[openssl-commits] [openssl] OpenSSL_1_0_1-stable update
Richard Levitte
levitte at openssl.org
Wed Jun 29 23:07:55 UTC 2016
The branch OpenSSL_1_0_1-stable has been updated
via 08327bfb261eea4a3c356d6ebff81d838f063d1b (commit)
via f7c95287b602191a971c1cec9427029b453a68e8 (commit)
via 26576cf9cea7841c9abb54e0609cdf09d3f4c663 (commit)
from 05200ee5c61ecd38cdcacf9c547b0c3877e8cfef (commit)
- Log -----------------------------------------------------------------
commit 08327bfb261eea4a3c356d6ebff81d838f063d1b
Author: Richard Levitte <levitte at openssl.org>
Date: Sun Jun 19 10:55:43 2016 +0200
Allow proxy certs to be present when verifying a chain
Reviewed-by: Rich Salz <rsalz at openssl.org>
(cherry picked from commit 6ad8c48291622a6ccc51489b9a230c9a05ca5614)
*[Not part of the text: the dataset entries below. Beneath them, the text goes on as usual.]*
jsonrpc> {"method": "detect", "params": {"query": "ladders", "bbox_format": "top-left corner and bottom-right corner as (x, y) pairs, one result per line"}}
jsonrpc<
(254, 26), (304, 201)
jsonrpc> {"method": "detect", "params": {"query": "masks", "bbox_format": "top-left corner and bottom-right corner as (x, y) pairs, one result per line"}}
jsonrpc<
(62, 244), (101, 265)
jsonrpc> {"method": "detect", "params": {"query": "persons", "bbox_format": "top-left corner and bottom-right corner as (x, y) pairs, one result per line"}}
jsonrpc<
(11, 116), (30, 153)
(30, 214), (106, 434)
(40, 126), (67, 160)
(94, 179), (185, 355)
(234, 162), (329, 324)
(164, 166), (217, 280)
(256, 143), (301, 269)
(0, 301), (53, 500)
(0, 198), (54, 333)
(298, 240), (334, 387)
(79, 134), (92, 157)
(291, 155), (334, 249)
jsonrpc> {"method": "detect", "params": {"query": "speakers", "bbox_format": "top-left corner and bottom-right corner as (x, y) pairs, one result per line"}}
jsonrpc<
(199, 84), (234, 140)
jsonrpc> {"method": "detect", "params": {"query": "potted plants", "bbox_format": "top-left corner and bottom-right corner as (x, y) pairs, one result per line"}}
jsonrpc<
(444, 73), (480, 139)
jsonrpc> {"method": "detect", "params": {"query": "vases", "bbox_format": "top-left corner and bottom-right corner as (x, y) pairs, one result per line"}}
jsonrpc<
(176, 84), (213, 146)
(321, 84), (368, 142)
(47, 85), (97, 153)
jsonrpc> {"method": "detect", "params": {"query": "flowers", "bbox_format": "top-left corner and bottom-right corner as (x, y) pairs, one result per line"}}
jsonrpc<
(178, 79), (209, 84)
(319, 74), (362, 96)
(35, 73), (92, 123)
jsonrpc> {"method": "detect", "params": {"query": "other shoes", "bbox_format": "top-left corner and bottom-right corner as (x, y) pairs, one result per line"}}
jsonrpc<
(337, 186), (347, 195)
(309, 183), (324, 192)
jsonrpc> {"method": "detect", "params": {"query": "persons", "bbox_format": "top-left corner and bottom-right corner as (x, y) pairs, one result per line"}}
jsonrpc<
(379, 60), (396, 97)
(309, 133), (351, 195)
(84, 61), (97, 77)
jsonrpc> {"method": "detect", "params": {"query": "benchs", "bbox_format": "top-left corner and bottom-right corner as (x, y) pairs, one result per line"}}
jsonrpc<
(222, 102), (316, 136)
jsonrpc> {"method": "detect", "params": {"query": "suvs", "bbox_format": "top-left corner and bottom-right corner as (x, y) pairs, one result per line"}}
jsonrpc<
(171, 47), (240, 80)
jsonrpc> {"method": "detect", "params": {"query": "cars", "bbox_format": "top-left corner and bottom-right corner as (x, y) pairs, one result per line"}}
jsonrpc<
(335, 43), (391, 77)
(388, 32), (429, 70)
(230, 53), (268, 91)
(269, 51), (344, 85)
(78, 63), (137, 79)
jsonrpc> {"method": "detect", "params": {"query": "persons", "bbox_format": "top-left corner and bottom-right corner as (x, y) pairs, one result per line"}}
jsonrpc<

commit f7c95287b602191a971c1cec9427029b453a68e8
Author: Richard Levitte <levitte at openssl.org>
Date: Sun Jun 19 10:55:29 2016 +0200
Fix proxy certificate pathlength verification
While travelling up the certificate chain, the internal
proxy_path_length must be updated with the pCPathLengthConstraint
value, or verification will not work properly. This corresponds to
RFC 3820, 4.1.4 (a).
Reviewed-by: Rich Salz <rsalz at openssl.org>
(cherry picked from commit 30aeb3128199c15760a785d88a4eda9e156d5af6)
commit 26576cf9cea7841c9abb54e0609cdf09d3f4c663
Author: Richard Levitte <levitte at openssl.org>
Date: Sun Jun 19 10:55:16 2016 +0200
Check that the subject name in a proxy cert complies to RFC 3820
The subject name MUST be the same as the issuer name, with a single CN
entry added.
RT#1852
Reviewed-by: Rich Salz <rsalz at openssl.org>
(cherry picked from commit 338fb1688fbfb7efe0bdd475b01791a6de5ef94b)
-----------------------------------------------------------------------
Summary of changes:
apps/apps.c | 2 +
crypto/x509/x509.h | 6 ++-
crypto/x509/x509_err.c | 1 +
crypto/x509/x509_txt.c | 2 +
crypto/x509/x509_vfy.c | 103 +++++++++++++++++++++++++++++++++++++++++++++----
crypto/x509/x509_vfy.h | 2 +
doc/apps/verify.pod | 5 +++
7 files changed, 112 insertions(+), 9 deletions(-)
diff --git a/apps/apps.c b/apps/apps.c
index 8ab4833..ca9179e 100644
--- a/apps/apps.c
+++ b/apps/apps.c
@@ -2241,6 +2241,8 @@ int args_verify(char ***pargs, int *pargc,
flags |= X509_V_FLAG_CHECK_SS_SIGNATURE;
else if (!strcmp(arg, "-no_alt_chains"))
flags |= X509_V_FLAG_NO_ALT_CHAINS;
+ else if (!strcmp(arg, "-allow_proxy_certs"))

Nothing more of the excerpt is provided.